Stored data entries
####

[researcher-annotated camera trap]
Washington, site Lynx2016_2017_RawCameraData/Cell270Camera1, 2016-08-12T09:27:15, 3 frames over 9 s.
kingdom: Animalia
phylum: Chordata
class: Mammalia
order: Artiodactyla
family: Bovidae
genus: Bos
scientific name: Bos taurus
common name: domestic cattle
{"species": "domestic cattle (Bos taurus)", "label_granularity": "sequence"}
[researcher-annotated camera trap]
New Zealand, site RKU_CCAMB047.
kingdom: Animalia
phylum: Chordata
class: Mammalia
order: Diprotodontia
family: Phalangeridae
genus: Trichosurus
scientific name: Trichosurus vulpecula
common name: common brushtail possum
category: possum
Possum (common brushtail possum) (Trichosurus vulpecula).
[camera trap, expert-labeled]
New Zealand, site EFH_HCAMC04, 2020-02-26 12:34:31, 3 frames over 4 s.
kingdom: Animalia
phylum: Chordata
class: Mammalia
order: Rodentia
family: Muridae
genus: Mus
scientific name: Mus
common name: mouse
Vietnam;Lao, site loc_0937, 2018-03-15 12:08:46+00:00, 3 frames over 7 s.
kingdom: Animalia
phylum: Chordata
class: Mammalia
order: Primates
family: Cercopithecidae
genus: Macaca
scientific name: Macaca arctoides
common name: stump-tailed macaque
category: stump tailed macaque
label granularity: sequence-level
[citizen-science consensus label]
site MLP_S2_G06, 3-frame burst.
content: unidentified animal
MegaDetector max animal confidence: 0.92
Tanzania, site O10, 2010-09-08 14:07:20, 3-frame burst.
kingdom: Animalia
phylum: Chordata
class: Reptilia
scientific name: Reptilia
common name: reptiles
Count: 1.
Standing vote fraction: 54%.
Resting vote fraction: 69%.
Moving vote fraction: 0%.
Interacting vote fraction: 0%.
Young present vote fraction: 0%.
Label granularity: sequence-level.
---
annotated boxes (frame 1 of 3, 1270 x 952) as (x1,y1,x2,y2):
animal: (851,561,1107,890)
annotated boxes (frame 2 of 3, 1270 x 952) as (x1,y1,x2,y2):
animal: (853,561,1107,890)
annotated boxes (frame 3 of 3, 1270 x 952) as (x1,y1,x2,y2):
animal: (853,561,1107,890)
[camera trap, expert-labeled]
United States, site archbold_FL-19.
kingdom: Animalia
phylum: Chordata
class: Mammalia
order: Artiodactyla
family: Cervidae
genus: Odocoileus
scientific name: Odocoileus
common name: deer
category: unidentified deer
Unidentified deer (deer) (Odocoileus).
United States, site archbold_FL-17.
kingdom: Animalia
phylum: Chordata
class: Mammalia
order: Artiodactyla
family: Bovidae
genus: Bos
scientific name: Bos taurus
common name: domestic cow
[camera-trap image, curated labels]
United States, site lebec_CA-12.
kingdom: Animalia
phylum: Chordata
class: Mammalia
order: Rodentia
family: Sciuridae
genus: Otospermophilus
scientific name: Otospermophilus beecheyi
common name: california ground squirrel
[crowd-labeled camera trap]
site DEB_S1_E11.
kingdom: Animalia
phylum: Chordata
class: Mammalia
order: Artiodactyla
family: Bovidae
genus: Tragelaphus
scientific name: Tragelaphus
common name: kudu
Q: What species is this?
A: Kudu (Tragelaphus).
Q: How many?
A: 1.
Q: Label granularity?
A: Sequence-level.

####

Would you repeat each line above exactly as it stands?

[researcher-annotated camera trap]
Washington, site Lynx2016_2017_RawCameraData/Cell270Camera1, 2016-08-12T09:27:15, 3 frames over 9 s.
kingdom: Animalia
phylum: Chordata
class: Mammalia
order: Artiodactyla
family: Bovidae
genus: Bos
scientific name: Bos taurus
common name: domestic cattle
{"species": "domestic cattle (Bos taurus)", "label_granularity": "sequence"}
[researcher-annotated camera trap]
New Zealand, site RKU_CCAMB047.
kingdom: Animalia
phylum: Chordata
class: Mammalia
order: Diprotodontia
family: Phalangeridae
genus: Trichosurus
scientific name: Trichosurus vulpecula
common name: common brushtail possum
category: possum
Possum (common brushtail possum) (Trichosurus vulpecula).
[camera trap, expert-labeled]
New Zealand, site EFH_HCAMC04, 2020-02-26 12:34:31, 3 frames over 4 s.
kingdom: Animalia
phylum: Chordata
class: Mammalia
order: Rodentia
family: Muridae
genus: Mus
scientific name: Mus
common name: mouse
Vietnam;Lao, site loc_0937, 2018-03-15 12:08:46+00:00, 3 frames over 7 s.
kingdom: Animalia
phylum: Chordata
class: Mammalia
order: Primates
family: Cercopithecidae
genus: Macaca
scientific name: Macaca arctoides
common name: stump-tailed macaque
category: stump tailed macaque
label granularity: sequence-level
[citizen-science consensus label]
site MLP_S2_G06, 3-frame burst.
content: unidentified animal
MegaDetector max animal confidence: 0.92
Tanzania, site O10, 2010-09-08 14:07:20, 3-frame burst.
kingdom: Animalia
phylum: Chordata
class: Reptilia
scientific name: Reptilia
common name: reptiles
Count: 1.
Standing vote fraction: 54%.
Resting vote fraction: 69%.
Moving vote fraction: 0%.
Interacting vote fraction: 0%.
Young present vote fraction: 0%.
Label granularity: sequence-level.
---
annotated boxes (frame 1 of 3, 1270 x 952) as (x1,y1,x2,y2):
animal: (851,561,1107,890)
annotated boxes (frame 2 of 3, 1270 x 952) as (x1,y1,x2,y2):
animal: (853,561,1107,890)
annotated boxes (frame 3 of 3, 1270 x 952) as (x1,y1,x2,y2):
animal: (853,561,1107,890)
[camera trap, expert-labeled]
United States, site archbold_FL-19.
kingdom: Animalia
phylum: Chordata
class: Mammalia
order: Artiodactyla
family: Cervidae
genus: Odocoileus
scientific name: Odocoileus
common name: deer
category: unidentified deer
Unidentified deer (deer) (Odocoileus).
United States, site archbold_FL-17.
kingdom: Animalia
phylum: Chordata
class: Mammalia
order: Artiodactyla
family: Bovidae
genus: Bos
scientific name: Bos taurus
common name: domestic cow
[camera-trap image, curated labels]
United States, site lebec_CA-12.
kingdom: Animalia
phylum: Chordata
class: Mammalia
order: Rodentia
family: Sciuridae
genus: Otospermophilus
scientific name: Otospermophilus beecheyi
common name: california ground squirrel
[crowd-labeled camera trap]
site DEB_S1_E11.
kingdom: Animalia
phylum: Chordata
class: Mammalia
order: Artiodactyla
family: Bovidae
genus: Tragelaphus
scientific name: Tragelaphus
common name: kudu
Q: What species is this?
A: Kudu (Tragelaphus).
Q: How many?
A: 1.
Q: Label granularity?
A: Sequence-level.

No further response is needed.